Büyükelçi: Bence güvenlik sadece fiziksel ve maddiyatla sınırlı olmamalıdır. Biz İnsanlar manevi güvenliğe ihtiyaç duyuyoruz. Dünyadaki her insana güvenlik diliyoruz. Bazen, Batı medyasının insanları zihinsel güvenlikten mahrum ettiğini görüyoruz. Yanlış bilgi oluşturup yayarak, insanların huzursuz zihinsel durumuna neden olurlar. Yani, masallarıyla insanlarda yanlış alarm, yanlış tecrübeler ve korkular gelişirler. Umarız dünyanın bütün halkları barışa, uyuma ve refaha ulaşacaklar. Üstelik İslam da buna çağrıda bulunur. İslam aslında tüm insanlığın mutluluğu için zühur etmiştir. Umarız tüm insanlar mutlu bir yaşam kazanır. Tüm komşularımızın - Orta Asya, Kafkaslar, Türkiye, Irak ve Afganistan'ın refaha kavuşmasını diliyorum.

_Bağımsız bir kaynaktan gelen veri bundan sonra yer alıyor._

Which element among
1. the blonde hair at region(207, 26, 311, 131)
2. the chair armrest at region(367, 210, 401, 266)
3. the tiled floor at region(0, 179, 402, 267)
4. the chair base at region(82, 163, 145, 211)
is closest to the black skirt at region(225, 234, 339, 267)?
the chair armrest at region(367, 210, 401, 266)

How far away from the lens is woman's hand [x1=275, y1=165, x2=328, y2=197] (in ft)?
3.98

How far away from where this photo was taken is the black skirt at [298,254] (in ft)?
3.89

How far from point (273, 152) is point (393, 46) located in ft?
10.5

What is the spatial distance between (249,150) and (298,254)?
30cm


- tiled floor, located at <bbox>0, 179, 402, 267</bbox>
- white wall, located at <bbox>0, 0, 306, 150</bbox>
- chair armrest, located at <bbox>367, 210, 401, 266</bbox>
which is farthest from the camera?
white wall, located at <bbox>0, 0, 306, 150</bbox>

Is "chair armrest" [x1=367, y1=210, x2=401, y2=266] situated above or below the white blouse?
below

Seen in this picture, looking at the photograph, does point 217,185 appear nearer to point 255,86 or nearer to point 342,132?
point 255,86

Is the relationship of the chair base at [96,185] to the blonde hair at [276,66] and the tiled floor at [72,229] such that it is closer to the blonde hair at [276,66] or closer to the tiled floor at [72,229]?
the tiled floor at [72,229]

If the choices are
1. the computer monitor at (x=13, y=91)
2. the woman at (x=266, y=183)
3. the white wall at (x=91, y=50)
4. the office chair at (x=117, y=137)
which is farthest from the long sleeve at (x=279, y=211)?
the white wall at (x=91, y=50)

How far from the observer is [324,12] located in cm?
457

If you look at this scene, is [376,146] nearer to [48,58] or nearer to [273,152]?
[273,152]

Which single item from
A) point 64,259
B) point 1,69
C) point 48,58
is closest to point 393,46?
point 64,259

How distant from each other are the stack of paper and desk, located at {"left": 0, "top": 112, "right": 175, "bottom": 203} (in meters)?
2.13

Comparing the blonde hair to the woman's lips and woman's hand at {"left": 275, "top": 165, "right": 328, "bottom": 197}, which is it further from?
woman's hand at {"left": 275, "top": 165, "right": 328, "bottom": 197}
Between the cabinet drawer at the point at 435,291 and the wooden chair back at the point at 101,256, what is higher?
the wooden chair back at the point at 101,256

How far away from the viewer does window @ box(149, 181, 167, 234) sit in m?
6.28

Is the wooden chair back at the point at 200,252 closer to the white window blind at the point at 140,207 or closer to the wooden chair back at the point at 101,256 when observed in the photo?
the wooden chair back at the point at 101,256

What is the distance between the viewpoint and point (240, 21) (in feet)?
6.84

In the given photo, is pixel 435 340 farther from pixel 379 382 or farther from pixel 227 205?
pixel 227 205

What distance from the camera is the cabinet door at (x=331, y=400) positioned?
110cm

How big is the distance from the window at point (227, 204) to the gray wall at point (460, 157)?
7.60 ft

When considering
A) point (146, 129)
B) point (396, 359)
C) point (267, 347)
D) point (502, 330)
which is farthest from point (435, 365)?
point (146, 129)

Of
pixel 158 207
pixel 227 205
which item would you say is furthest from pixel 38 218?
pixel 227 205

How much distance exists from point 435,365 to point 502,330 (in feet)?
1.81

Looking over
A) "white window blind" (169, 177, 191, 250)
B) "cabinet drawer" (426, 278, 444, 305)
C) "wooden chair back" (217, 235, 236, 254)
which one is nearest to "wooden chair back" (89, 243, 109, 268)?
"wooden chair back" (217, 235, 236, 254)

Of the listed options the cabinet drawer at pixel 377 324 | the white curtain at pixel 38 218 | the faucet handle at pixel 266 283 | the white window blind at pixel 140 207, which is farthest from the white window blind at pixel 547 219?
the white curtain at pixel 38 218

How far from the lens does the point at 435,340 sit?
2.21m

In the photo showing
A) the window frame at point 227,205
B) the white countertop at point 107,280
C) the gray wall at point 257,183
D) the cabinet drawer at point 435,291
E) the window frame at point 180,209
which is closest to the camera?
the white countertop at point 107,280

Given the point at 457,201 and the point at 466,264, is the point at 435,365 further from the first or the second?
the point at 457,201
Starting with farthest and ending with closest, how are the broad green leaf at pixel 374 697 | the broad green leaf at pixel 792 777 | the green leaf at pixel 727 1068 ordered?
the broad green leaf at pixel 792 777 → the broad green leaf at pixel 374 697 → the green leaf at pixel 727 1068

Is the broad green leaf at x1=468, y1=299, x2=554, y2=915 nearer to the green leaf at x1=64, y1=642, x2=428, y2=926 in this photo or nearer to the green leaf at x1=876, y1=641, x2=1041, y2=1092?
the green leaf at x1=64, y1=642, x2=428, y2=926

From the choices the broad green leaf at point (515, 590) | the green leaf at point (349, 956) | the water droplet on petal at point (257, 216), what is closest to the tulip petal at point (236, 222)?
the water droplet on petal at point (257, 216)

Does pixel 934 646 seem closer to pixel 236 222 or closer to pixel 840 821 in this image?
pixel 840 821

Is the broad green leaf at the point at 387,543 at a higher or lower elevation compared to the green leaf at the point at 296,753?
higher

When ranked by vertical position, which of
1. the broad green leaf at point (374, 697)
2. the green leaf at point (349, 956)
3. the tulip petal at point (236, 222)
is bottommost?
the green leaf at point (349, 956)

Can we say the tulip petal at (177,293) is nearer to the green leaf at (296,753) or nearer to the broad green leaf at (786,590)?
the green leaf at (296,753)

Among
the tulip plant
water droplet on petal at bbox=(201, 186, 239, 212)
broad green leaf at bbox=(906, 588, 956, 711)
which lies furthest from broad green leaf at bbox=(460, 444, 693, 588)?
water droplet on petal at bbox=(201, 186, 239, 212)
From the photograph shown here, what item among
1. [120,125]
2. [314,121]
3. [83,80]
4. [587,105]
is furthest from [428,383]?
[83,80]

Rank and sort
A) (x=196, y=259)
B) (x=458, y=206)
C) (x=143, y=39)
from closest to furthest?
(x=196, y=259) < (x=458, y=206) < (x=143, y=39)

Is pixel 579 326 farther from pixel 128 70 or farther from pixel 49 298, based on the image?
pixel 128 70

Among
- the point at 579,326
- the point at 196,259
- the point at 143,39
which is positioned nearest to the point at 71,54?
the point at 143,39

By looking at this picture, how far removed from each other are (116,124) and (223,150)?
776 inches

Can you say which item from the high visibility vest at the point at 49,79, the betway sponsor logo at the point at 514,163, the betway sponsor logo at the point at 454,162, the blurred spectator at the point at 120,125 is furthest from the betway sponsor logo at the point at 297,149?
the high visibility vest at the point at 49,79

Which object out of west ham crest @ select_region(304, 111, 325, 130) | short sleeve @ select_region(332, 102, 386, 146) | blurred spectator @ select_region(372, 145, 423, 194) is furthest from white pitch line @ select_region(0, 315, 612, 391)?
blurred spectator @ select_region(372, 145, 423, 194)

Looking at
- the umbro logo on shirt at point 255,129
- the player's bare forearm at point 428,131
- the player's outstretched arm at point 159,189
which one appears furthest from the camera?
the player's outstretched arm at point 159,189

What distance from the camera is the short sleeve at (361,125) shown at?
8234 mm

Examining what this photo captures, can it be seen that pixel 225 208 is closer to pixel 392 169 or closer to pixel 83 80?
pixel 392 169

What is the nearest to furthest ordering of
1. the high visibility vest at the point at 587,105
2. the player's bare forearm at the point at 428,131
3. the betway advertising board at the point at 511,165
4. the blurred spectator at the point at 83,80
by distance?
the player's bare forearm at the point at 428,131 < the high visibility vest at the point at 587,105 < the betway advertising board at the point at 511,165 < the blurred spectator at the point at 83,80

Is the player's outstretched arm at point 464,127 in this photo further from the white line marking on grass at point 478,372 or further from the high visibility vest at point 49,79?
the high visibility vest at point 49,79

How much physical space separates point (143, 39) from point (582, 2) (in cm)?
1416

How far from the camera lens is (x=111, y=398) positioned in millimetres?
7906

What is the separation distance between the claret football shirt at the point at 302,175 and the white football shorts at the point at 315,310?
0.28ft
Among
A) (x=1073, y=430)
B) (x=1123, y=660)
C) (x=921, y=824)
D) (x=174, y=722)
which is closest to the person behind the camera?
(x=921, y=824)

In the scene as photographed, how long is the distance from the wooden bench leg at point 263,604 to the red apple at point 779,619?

Orta Asya halklarının mutluluğu ve refahının iyi olduğuna inanıyorum. Özellikle Kırgız halkı, bizim dostlarımız ve kardeşlerimizdir. Kırgız halkına mutluluk, refah, sakin, istikrarlı, güvenli yaşam ve başlarının üstünde huzur dolu bir gökyüzü olmasını, ayrıca, bu dileklerimi İran halkına da iletiyorum. Her iki halkın da barış, dostluk ve refaha kavuşmasını diliyorum.